### TASKS TO PERFORM
#1 In the forum thread about the missing friend, since which day has Lilith been missing?
#2 Reproduce the forum thread about the missing friend, starting with "A few months" and going on through "take anything else.".
#3 Continue the forum thread about the missing friend Lilith, picking up after its final sentence.

##### DOCUMENT TEXT

# Lilith, my friend, we miss you.



## urchin (May 28, 2014)

Hi everyone, we need your help. 

A few months ago, some of you may remember, I asked for help finding a friend. She was okay after all with her family in Idaho, I just didn't know where she was.

Well now she is missing. I can't go into details but her family and I think she plans on being back because she didn't take some things she loves like the tambourine I bought her. She also didn't tell me anything or leave a note, which is not like her. We know she took her pack and sleeping bag but besides that her mom said she didn't seem to take anything else. 

She hasn't contacted anyone but late Sunday night she seemed to have gotten on Facebook and saw some messages. There is a small chance it was not her because a few days before she lost her iPod (which I am sure is part of the reason she has not let me, the person she loves and trusts most, know anything) but we are holding out hope. She probably hasn't thought to stop by a library yet since Monday was Memorial Day and it throws off things a bit. 

Anyway her name is Lilith and here are some photos of her. Please please help us find her. She is my best friend and her family at least wants to know she is okay.


----------



## janktoaster (May 28, 2014)

I hope you find her and that she's safe. I'll remember the face


----------



## urchin (May 28, 2014)

Thank you so much Jank. It's appreciated a lot. It's taken a bit of a toll on me and her mom. She's been missing since Saturday and I found out Sunday. Ever since I made it my mission to find her to at least know how she is.

##########
##### SUPPLIED DATA

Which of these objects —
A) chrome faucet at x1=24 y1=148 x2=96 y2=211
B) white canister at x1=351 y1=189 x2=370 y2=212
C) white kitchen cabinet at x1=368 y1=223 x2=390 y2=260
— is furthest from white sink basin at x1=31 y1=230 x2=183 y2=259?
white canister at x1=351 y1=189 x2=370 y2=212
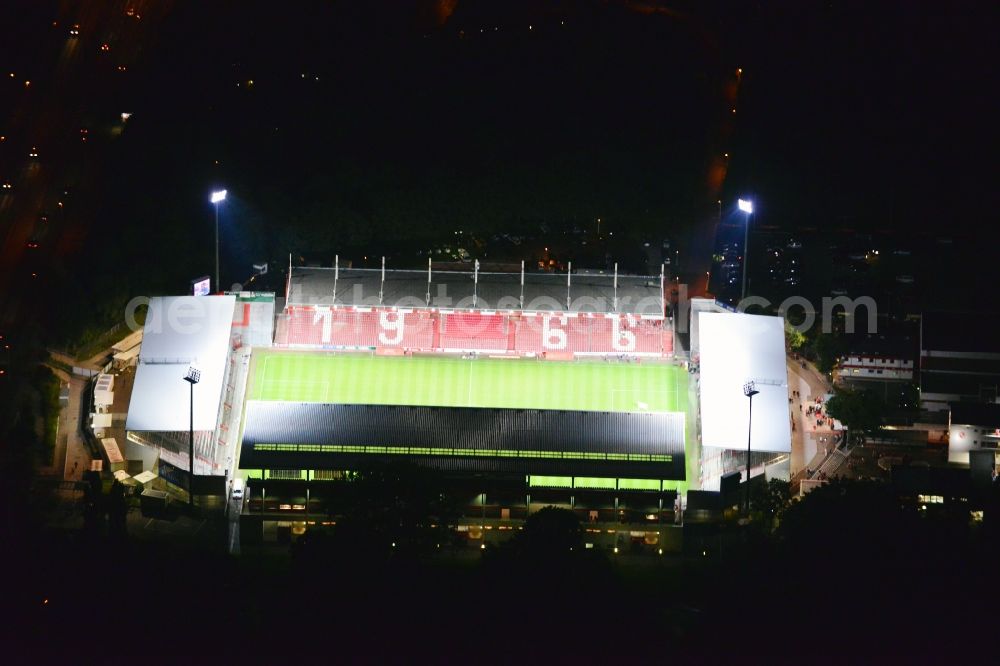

##########

### OUTPUTS
#1 Saturday

#2
A few months ago, some of you may remember, I asked for help finding a friend. She was okay after all with her family in Idaho, I just didn't know where she was.

Well now she is missing. I can't go into details but her family and I think she plans on being back because she didn't take some things she loves like the tambourine I bought her. She also didn't tell me anything or leave a note, which is not like her. We know she took her pack and sleeping bag but besides that her mom said she didn't seem to take anything else.

#3
----------



## DesertRat (May 28, 2014)

Hopefully she's safe and just decided to go "off the grid" for a few. I'll keep an eye out here in Northern Nevada.


----------



## urchin (May 29, 2014)

I found out where she is/is headed. Don't ask how and I won't lie.

Is she okay? I don't know.Maybe now but not soon.....


----------



## DesertRat (May 29, 2014)

urchin said:


> I found out where she is/is headed. Don't ask how and I won't lie.
> 
> Is she okay? I don't know.Maybe now but not soon.....



No questions from me.

At least you found her.


----------



## urchin (May 30, 2014)

We didn't find her yet, but we are close.


----------



## DesertRat (May 30, 2014)

I read too much into your post.

Apologies.


----------



## urchin (May 30, 2014)

It's okay. It means a lot that people even care to keep an eye out. Thank you everyone.


----------



## Sip (May 30, 2014)

Good luck, Urchin. We're rooting for her.


----------



## urchin (Jun 2, 2014)

She is headed to or in the Eugene/Springfield area. We have yet to hear from her. Please anyone in that area keep an eye out for her. If you see her at least tell her to check at Station 7. I left my number there and tomorrow will leave more info.


----------



## urchin (Jun 6, 2014)

She is in Portland. Seen as recently as Monday. Maybe today too. I am in Portland too. If you see me please give me help. I will provide any info you need and would love to just have someone there. 

I am black, have a purple hat on, a purple and black pack, red melodica case, and a tambourine on my chest.


----------



## urchin (Jun 8, 2014)

I found her just after noon today. She is safe and sound with her family and I now.


----------



## DesertRat (Jun 8, 2014)

That is damn awesome! Glad you found her. 

Hats off and Bravo!


----------



## urchin (Jun 8, 2014)

I am too. Now I can deal with my own issues.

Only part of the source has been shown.